With the Rudd Government's deficit now expected to reach as much as $60 billion, speculation centres on the likelihood of tough spending cuts in next week's federal budget. Often overlooked, however, is the fact that the Government has been steadily cutting back on public expenditure for well over a year now.
One of the most contentious of the savings measures identified by Finance Minister Lindsay Tanner in the last budget was the 2 per cent ''efficiency dividend'' imposed on all government departments and authorities save for Defence. This was on top of the existing Howard-era figure of 1.25 per cent.
The larger departments have not been unduly troubled in meeting the ''dividend'', but it has had a notably disruptive effect on smaller agencies like the Australian War Memorial and the National Library. Indeed, some of these agencies have gone public with their concerns that the cuts have compromised their ability to carry out their core functions. One agency the Australian Bureau of Statistics has become embroiled in union and industrial action as a result of inept attempts to retrench a number of middle-ranking officers, and a general air of despondency and gloom has settled on the organisation.
Morale has plummeted across the publicly funded science sector, too, with the closure of CSIRO agricultural research sites at Mildura and Rockhampton and cutbacks in funding for laboratories engaged in research into food and agricultural production.
For governments, ''efficiency dividends'' represent a relatively pain-free means of achieving substantial spending cuts. They attract little in the way of adverse publicity, and they devolve the painful and difficult choices about whether to cut services or let staff go to senior bureaucrats. But, they are a very blunt instrument, particularly when applied to the smaller agencies already operating on a tight budget and with little room for financial manoeuvre.
Some, like the ABS and the CSIRO, have had to compromise their own work and shed staff which, given the Federal Governments recent efforts to stimulate the economy by handing out billions of dollars to taxpayers in the hope of preventing large-scale job losses, is ironic. Adding to the irony is the fact that the Government's original reason for cutting public sector spending was to bring inflation under control.
The fact that the Reserve Bank of Australia now regards inflation as having stabilised suggests the Government should re-examine its indiscriminate approach to public service cuts. Not only are they adding to unemployment, but they are having a significant and retrograde effect on the delivery of essential services. In short, they are a false economy.
What Keelty built
Few, if any, modern-day Commonwealth departments or authorities have expanded as rapidly as the Australian Federal Police over the past eight years. In early 2001, the AFP's responsibilities lay more or less in enforcing Commonwealth criminal law and protecting Commonwealth interests from crime. Its budget in that financial year was $365 million. Today, its responsibilities cover counter-terrorism, drug trafficking, major fraud, and money laundering, as well as international peacekeeping and law-enforcement capacity-building from PNG to the Philippines and its budget for 2008-09 has grown to $1.78billion.

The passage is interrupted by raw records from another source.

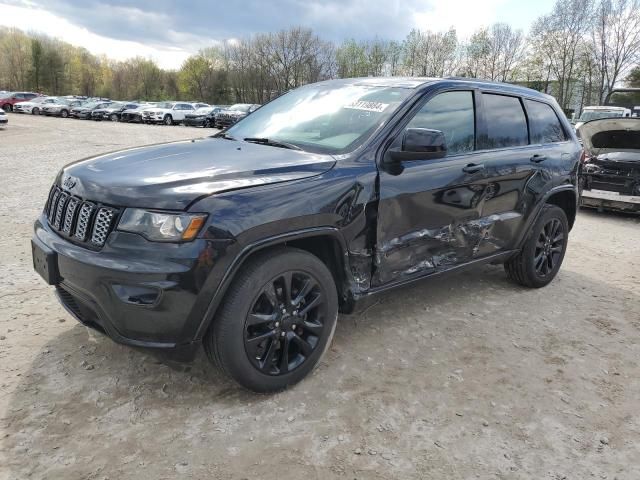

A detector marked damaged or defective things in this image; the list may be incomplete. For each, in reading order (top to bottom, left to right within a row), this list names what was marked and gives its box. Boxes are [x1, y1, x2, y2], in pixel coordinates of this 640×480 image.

damaged black suv [31, 79, 580, 392]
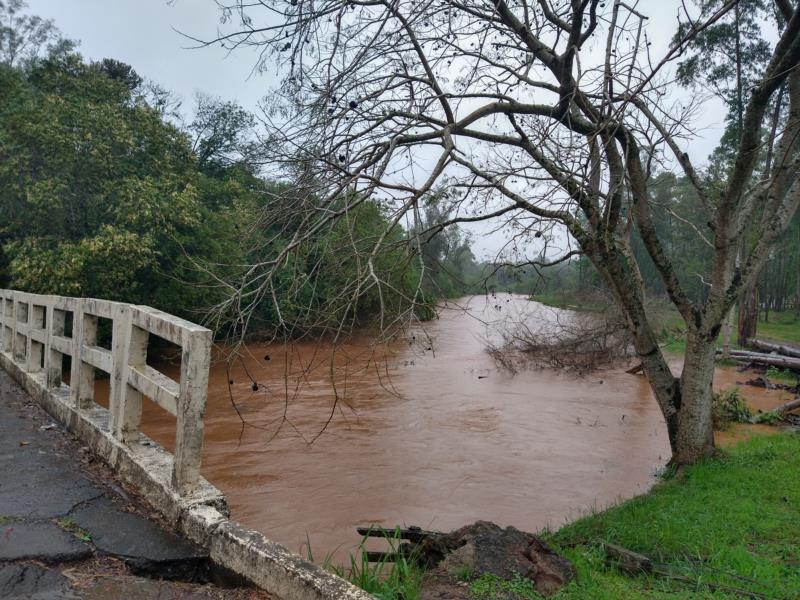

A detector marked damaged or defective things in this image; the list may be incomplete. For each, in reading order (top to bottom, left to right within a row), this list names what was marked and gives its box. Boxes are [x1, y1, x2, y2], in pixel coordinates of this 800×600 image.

cracked asphalt [0, 368, 272, 596]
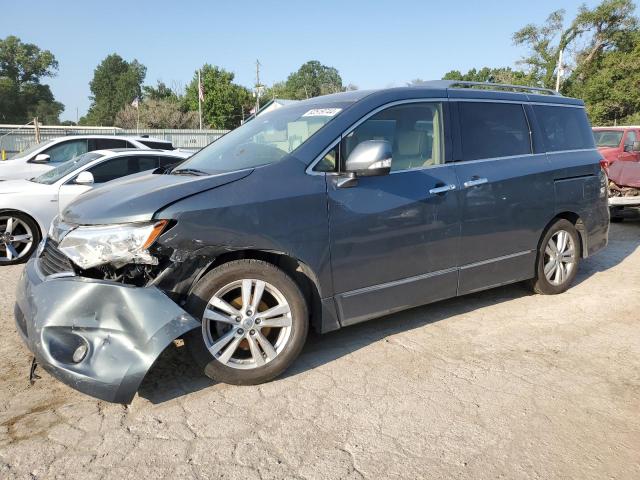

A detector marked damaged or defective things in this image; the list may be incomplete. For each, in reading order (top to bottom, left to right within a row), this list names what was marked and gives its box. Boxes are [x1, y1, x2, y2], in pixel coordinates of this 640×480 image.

broken headlight [57, 221, 168, 270]
damaged gray minivan [12, 81, 608, 402]
crumpled front bumper [14, 258, 200, 402]
exposed front end damage [15, 256, 200, 404]
cracked concrete pavement [1, 223, 640, 478]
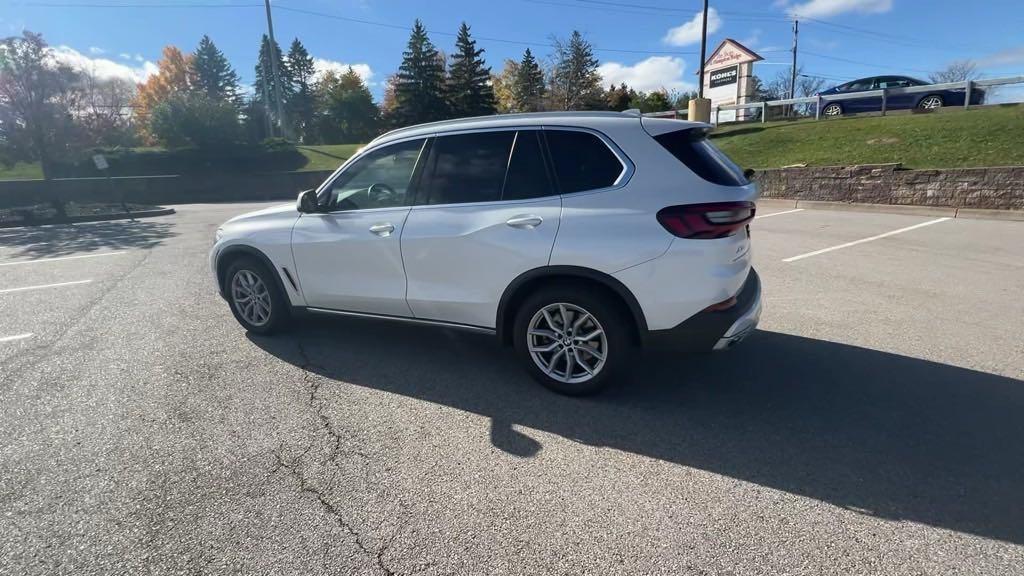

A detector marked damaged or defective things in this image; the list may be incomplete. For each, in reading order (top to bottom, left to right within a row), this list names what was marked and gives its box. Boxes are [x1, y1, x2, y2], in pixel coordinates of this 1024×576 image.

crack in asphalt [268, 338, 399, 569]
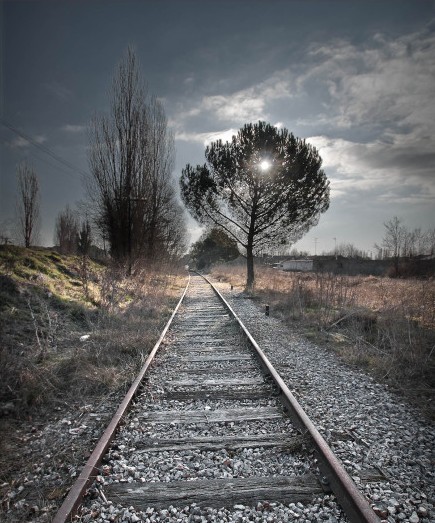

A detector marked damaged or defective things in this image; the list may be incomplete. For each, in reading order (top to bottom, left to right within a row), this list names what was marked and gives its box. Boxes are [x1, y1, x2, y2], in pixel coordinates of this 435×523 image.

rusty railway track [53, 274, 382, 523]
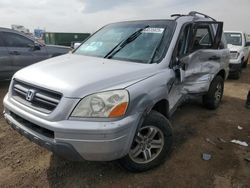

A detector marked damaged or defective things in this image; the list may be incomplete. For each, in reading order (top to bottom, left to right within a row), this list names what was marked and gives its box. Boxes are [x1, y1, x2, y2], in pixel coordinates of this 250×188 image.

Overseeing the AFP's expansion, in terms of manpower and reach into the highest level of government, was Mick Keelty, who yesterday announced his early retirement, to take effect on September 2. It was the ''war on terror'', declared by the US and enthusiastically endorsed by the Howard government, that was the making of the AFP. Nevertheless, it was Keelty's administrative skills and his willingness to enthusiastically back every initiative in pursing terrorists at home and abroad, real or imagined, which enabled the expansion.
His success in forging productive and cooperative relationships between the AFP and counter-terrorism authorities in Indonesia and elsewhere stands as probably his No1 achievement. But there were stumbles, too, notably the AFP's overzealous pursuit of Mohamed Haneef, a suspect in a terrorism incident at Glasgow airport in 2007. An inquiry found the evidence against Haneef was ''completely deficient'', but Keelty has never apologised, or adequately explained the AFP's role in the matter.
Keelty's success over the years has been based rather more on terror and crime being politically convenient to the government than on the AFP's success in combating either.